Opinion
11-15-1886
T. D. Durling, for complainant. H. F. Galpin, for defendants.
T. D. Durling, for complainant.
H. F. Galpin, for defendants.
BIRD, V. C. The bill is for partition of lands of which Thomas M. Drake died seized. One of his children, John W., claims an interest as heir at law. This claim is resisted. It is said that John had his full share of his father's estate during the life-time of the father, and that both he and his wife released and quitclaimed unto the said Thomas M., and to his heirs and assigns, forever, all their right, title, and interest to a certain farm in Scott county, in the state of Iowa, and also all "right, title, claim, and interest in and to all property now owned or hereafter to be acquired by the said Thomas M. Drake." Besides the complainant, Thomas M. had other children; and, in addition to the written acknowledgment of his full share of his father's estate, which was made to his father in his life-time, he acknowledged that he had had his share of his father's property since his father's death, and said that he did not want anything more. The proof is that John repeatedly made such declarations since his father's death. John denies them in his answer, insisting that he never made such statements, and insisting, also, thatthe writing alluded to was not intended to be used for the purposes which appeared upon its face. He insists that his father never advanced him anything, but that all he ever received from his father he gave a valuable consideration for. John endeavors to give a reason for the formal execution of the written acknowledgment of having received his share by himself and his wife. He says his father had been a widower for some time, and was about to remarry; that he was about leaving Iowa to come to New Jersey for that purpose; and, using his words, "that the object of that paper or quitclaim deed, so called, was to satisfy the woman he was about to marry in New Jersey in regard to property, and no evidence of the advancement to me." But this declaration of the meaning of the instrument is radically inconsistent with the instrument itself, and as inconsistent with the repeated statements of John to several witnesses. Although he denies making the statements, 1 can see no reason for discrediting the witnesses who said he did. The instrument speaks for itself.
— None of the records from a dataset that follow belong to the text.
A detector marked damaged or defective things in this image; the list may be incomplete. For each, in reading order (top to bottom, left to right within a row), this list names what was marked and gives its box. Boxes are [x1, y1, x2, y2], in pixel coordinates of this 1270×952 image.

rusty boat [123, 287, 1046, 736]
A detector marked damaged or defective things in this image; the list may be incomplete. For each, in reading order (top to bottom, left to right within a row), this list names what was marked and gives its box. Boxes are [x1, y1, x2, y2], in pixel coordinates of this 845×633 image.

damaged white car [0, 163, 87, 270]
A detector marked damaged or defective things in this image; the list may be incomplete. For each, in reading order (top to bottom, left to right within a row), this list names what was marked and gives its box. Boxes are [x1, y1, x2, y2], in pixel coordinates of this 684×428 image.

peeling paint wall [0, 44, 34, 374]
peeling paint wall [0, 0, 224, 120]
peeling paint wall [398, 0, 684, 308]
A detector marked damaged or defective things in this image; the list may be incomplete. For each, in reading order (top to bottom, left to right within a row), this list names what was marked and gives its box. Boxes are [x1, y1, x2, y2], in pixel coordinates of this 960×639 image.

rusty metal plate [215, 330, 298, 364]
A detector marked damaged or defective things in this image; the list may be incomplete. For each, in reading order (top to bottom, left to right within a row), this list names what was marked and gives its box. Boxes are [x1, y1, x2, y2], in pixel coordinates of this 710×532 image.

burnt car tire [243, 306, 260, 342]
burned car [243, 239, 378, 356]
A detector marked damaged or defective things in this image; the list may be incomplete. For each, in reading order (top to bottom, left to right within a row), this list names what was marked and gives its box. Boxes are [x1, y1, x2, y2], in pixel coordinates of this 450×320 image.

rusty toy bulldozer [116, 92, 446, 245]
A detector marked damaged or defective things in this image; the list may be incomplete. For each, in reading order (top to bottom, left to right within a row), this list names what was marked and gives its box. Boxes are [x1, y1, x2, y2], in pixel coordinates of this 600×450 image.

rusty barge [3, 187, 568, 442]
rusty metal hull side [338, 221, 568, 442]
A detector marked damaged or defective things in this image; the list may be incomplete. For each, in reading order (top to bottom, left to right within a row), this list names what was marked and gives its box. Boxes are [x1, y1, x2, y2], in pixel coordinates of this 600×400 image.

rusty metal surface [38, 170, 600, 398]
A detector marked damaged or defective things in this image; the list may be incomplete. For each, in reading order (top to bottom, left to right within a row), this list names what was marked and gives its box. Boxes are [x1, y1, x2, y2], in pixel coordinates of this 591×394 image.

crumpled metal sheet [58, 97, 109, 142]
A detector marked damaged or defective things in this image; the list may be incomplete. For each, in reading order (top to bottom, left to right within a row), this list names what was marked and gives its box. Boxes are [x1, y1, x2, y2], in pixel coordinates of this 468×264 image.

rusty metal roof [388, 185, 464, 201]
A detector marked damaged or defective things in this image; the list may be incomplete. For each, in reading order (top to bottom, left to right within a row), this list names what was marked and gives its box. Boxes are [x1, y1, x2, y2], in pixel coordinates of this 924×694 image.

It is important to observe that John is the only child who executed any such release, and that, if the execution of any such paper was to bear a part in effecting his new marital relations, the other children of Thomas would have been called upon to join therein. No reason has been assigned, and perhaps none could be, for the other children taking no part in this family transaction. It is in proof, also, that the father said on different occasions that John had had his full share of his estate. Therefore, when I take into consideration the formal execution of the written acknowledgment, John's repeated admissions that he had received his full proportion, and the father's declarations that he had advanced to John all that he was entitled to, and in fact that they had recently had important business transactions, I am irresistibly led to the conclusion that John is not entitled to any share or interest of or in the lands sought to be partitioned. I think this view of the case is fully sustained by the case of Havens v. Thompson, 26 N. J. Eq. 383. In that case the son gave to his father a receipt in these words: "Received of Daniel Havens the sum of six hundred dollars in full in lieu of dower;" and it was held that this was an agreement which barred the son from making claim to a share of his father's estate. The evidence shows that, just prior to the execution of this paper by John W., he and his father had had quite extensive dealings in real estate, which involved the farm in Scott county, Iowa, referred to in the paper, showing conclusively that there was some consideration therefor, which is in harmony with John's admissions and with the father's declarations, and is sustained by the case of Speer v. Speer, 14 N. J. Eq. 240.
I will advise a decree in accordance with these views.